Wer einen Staat revolutionär umkrempeln will, versucht zuerst dessen Radio- und TV-Stationen im Handstreich zu erobern. Klappt's, lässt sich die Bevölkerung indoktrinieren. Sowas geht offenbar auch schleichend, wenn die Masse des Volkes bequem und egoistisch geworden ist und nur noch von 12 Uhr bis mittags denkt. Man muss nur die Top-Positionen in Politik, Justiz und Polizei unter Kontrolle bringen und schon lässt sich ein ganzes Land in die gewünschte Richtung steuern. Da gibt es womöglich auch kein Zurück ohne Aderlass.
@Werner Arning – Eltern, die ihren Kompass verloren haben, fällt nichts Besseres ein, als mit ihrem unreifen Junggemüse zu fraternisieren. Erwachsene, die kein stabiles Selbstbewusstsein haben, kaufen sich billig die Zustimmung von ihren unkritischen Klonen. – „Ich bin OK, du bist OK“ ist der Anfang allen Übels, weil es den Zweiten Hauptsatz der Thermodynamik leugnet, nämlich dass die Zeit vorwärts gehe und nicht rückwärts, dass es reif gebe und unreif, differenziert und undifferenziert, und ja, auch dumm und klug, faul und fleißig, geordnet und chaotisch, asozial und sozialisiert. Der gröbste Dorftrottel wird auf eine Stufe gestellt mit dem umfassend gebildeten Uomo Universale.
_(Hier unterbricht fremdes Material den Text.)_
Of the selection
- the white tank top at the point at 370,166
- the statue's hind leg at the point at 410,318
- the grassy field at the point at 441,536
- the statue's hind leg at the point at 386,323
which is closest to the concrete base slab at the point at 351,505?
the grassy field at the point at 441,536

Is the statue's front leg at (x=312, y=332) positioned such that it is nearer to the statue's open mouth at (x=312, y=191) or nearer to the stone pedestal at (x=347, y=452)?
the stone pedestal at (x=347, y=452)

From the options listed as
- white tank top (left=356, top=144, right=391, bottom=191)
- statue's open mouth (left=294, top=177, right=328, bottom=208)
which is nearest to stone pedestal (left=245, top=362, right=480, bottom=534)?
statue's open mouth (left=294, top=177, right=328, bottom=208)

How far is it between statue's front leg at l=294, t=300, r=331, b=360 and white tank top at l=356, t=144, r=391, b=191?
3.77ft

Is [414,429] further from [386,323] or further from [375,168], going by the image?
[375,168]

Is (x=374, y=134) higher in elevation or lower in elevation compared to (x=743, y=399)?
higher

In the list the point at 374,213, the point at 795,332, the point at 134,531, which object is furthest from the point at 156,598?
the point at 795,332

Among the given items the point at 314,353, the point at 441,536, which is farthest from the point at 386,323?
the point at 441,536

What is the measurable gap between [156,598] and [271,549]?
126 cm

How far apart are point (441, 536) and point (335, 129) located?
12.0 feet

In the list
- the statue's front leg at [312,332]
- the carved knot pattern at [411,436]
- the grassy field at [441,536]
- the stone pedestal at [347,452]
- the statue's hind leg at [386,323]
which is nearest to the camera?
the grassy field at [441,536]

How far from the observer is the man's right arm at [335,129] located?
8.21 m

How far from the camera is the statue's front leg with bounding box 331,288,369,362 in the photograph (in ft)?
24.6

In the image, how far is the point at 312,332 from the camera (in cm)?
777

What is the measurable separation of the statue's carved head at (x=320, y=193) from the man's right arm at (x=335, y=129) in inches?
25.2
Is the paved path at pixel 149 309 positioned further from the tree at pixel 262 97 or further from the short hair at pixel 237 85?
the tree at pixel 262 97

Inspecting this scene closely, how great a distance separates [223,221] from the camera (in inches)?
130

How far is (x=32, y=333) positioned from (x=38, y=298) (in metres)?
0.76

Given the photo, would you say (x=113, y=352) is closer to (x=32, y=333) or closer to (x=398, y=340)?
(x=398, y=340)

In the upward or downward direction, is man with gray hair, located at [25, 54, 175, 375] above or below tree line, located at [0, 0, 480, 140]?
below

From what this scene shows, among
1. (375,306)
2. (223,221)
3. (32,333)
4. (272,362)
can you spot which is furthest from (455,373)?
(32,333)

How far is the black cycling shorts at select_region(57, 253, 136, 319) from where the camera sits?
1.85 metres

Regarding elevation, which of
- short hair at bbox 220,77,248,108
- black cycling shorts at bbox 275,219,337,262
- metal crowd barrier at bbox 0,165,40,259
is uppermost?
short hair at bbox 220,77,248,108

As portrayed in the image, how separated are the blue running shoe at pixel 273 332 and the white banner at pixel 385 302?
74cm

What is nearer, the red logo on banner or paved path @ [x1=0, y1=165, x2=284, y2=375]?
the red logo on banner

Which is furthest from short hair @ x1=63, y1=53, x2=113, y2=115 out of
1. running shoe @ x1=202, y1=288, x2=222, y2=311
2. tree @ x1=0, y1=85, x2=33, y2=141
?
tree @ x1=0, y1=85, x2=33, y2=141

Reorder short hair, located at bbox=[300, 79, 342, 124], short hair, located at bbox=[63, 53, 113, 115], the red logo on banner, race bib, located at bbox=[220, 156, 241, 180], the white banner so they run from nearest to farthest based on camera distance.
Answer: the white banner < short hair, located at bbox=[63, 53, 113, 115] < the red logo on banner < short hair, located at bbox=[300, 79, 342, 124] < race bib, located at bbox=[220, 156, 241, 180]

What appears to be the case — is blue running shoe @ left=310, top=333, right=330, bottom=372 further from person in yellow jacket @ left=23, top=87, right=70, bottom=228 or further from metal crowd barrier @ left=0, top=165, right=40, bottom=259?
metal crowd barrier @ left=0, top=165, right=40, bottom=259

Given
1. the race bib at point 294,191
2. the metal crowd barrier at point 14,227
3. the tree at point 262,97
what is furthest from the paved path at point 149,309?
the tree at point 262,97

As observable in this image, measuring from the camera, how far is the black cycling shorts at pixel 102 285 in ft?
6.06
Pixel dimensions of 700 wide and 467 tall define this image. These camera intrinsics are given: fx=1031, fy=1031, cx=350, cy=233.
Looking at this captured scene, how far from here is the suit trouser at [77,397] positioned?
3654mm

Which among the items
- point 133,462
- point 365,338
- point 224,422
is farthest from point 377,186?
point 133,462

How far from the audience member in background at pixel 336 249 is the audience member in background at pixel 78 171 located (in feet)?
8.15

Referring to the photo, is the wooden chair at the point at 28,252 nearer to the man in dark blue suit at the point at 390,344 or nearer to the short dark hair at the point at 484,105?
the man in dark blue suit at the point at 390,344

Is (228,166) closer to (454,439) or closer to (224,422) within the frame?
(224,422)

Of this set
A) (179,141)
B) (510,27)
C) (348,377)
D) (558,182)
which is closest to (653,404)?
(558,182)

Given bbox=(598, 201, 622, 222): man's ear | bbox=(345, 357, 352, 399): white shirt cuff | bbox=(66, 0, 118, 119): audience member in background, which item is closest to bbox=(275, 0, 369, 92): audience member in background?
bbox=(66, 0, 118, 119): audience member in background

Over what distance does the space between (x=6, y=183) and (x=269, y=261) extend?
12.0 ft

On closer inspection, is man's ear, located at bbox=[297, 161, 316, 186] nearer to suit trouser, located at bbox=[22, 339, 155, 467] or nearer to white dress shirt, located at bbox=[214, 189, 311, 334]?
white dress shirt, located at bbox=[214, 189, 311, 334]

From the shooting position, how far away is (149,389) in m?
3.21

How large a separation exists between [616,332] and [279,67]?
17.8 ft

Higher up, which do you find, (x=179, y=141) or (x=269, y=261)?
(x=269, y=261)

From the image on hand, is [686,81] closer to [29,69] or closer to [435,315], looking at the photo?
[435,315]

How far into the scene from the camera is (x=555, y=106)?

Aus der Geschichte zu lernen, war (trotz gegenteiliger Behauptungen gerade in Deutschland) noch die die Stärke des Menschen. Wenn man dies täte, würde man aus der Geschichte der amerikanischen Indianer, der Maoris, der Aboridgines, der Südseebewohner oder der Einwohner von Hawaii lernen. Alle haben sie die Erfahrung gemacht, dass unkontrollierte Einwanderung den eigenen Untergang bedeutete. Und überall gab es innere Differenzen darüber. Diejenigen die sagten "Lass sie doch kommen, es ist genug Platz für alle da" und diejenigen die das Unheil kommen sahen. Bei den Indianern beispielsweise Cochise vs. Geronimo. Als Cochise seinen Irrtum erkannte, war es bereits zu spät und er konnte in einem Reservat den Tod als Erlösung begehen. Überall auf der Welt nahmen sich die Eindringlinge, sobald sie eine ausreichende Anzahl zusammen hatten einfach das, was sie wollten. Hawaii, Australien, Neuseeland, Südsee..., einfach überall. Man kann nur hoffen, dass wir nicht die Indianer Europas werden. Aber wenn man so etwas zu bedenken gibt, ist man natürlich Spinner und Verschwörungstheoretiker.
Der Deutsche Normalbürger, oder soll man sagen die deutsche Schlafmütze, wird von den Akteuren des Rot-Grünen Mobs und seinem politisch/medialen Arm bis zur Weißglut gereizt. Aber er beißt wohl vor Wut ins Kissen und traut sich nicht Flagge zu zeigen. Die Angst als Nazi denunziert zu werden muß übergroß sein. Nur irgendwann ist eine Grenze überschritten und die folgende Explosion könnte der Furor teutonicus erwachen lassen.